Not a chat scroll. Each member states a position and the reasoning under it, so the argument can be examined rather than merely witnessed.
AB
Ana Bergercoordinator · plot 3
For
Adopt the conversion for one winter.
Our charter says we grow for the street, not just the plot-holder. The south-edge plots yield least for individuals in winter but suit hardy greens fine. One communal bed, worked on the Saturday roster, puts fresh vegetables on the food-bank table every week of the cold season.
MR
Marcus Reidtreasurer · plot 11
For, with condition
Support only with a hard sunset clause.
A season is an experiment; a precedent is forever. I'll consent if the conversion ends on 30 September automatically — no renewal without a fresh proposal and a fresh poll. Temporary things that need a decision to end have a way of becoming permanent things nobody decided.
PS
Priya Sharmanewest member · plot 22
For, with amendment
Support — but draw the eight plots by ballot, not by map.
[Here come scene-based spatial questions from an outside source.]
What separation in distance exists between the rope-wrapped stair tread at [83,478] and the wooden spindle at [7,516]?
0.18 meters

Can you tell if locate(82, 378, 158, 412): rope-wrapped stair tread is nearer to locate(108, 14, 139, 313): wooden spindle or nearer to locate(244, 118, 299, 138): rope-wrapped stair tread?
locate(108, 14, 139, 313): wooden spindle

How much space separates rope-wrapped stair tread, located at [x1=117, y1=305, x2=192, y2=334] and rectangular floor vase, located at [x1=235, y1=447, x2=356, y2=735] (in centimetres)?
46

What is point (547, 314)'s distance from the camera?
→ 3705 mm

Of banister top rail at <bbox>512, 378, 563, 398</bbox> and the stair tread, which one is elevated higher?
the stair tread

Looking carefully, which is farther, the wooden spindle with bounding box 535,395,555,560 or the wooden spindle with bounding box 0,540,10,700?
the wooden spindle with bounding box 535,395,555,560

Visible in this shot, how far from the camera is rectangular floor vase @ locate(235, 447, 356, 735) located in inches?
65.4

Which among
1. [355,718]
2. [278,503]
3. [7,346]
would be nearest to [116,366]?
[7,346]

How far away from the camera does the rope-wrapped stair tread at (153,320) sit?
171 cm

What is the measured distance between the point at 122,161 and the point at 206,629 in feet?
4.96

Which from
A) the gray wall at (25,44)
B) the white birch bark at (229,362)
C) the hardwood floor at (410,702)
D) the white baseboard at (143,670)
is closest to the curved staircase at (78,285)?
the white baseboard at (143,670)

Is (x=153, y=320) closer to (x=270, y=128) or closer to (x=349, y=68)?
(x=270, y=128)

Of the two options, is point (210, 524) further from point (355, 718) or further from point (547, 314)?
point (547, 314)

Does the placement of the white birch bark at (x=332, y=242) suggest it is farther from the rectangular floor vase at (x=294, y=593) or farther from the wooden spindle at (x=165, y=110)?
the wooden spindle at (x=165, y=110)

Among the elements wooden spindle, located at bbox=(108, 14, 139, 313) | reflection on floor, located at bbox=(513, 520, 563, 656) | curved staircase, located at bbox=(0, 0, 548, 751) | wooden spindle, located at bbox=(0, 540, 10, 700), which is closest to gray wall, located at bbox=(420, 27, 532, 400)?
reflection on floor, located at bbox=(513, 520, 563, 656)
I waited two years for a plot, so I feel the cost of giving one up. But naming the south edge in advance puts the whole burden on the same eight people. If the plots are drawn by ballot across all twenty-four, everyone carries the same risk — and the decision stops being “their plots” and becomes “ours”.
EN
Elena Novakplot-holder since 2019 · plot 7
Against
Object on principle: a majority should not requisition tenure.
This isn't about the food bank — everyone here wants it supplied. It's about what joining meant. We each signed for a plot of our own; the day a majority can vote a member's plot into common use, tenure here means nothing. Feed the food bank from beds we volunteer — I'll pledge two of my own rows tonight — not beds we take.
RC
Ruth Caldertools & roster · plot 15
Against
Object on capacity: a shared bed without named hands fails.
Winter is when the roster thins, not thickens. Last July we couldn't fill the watering round for the two common beds we already have. A half-tended shared bed feeds no one — it just grows weeds with good intentions. Named plots get tended because someone's name is on them.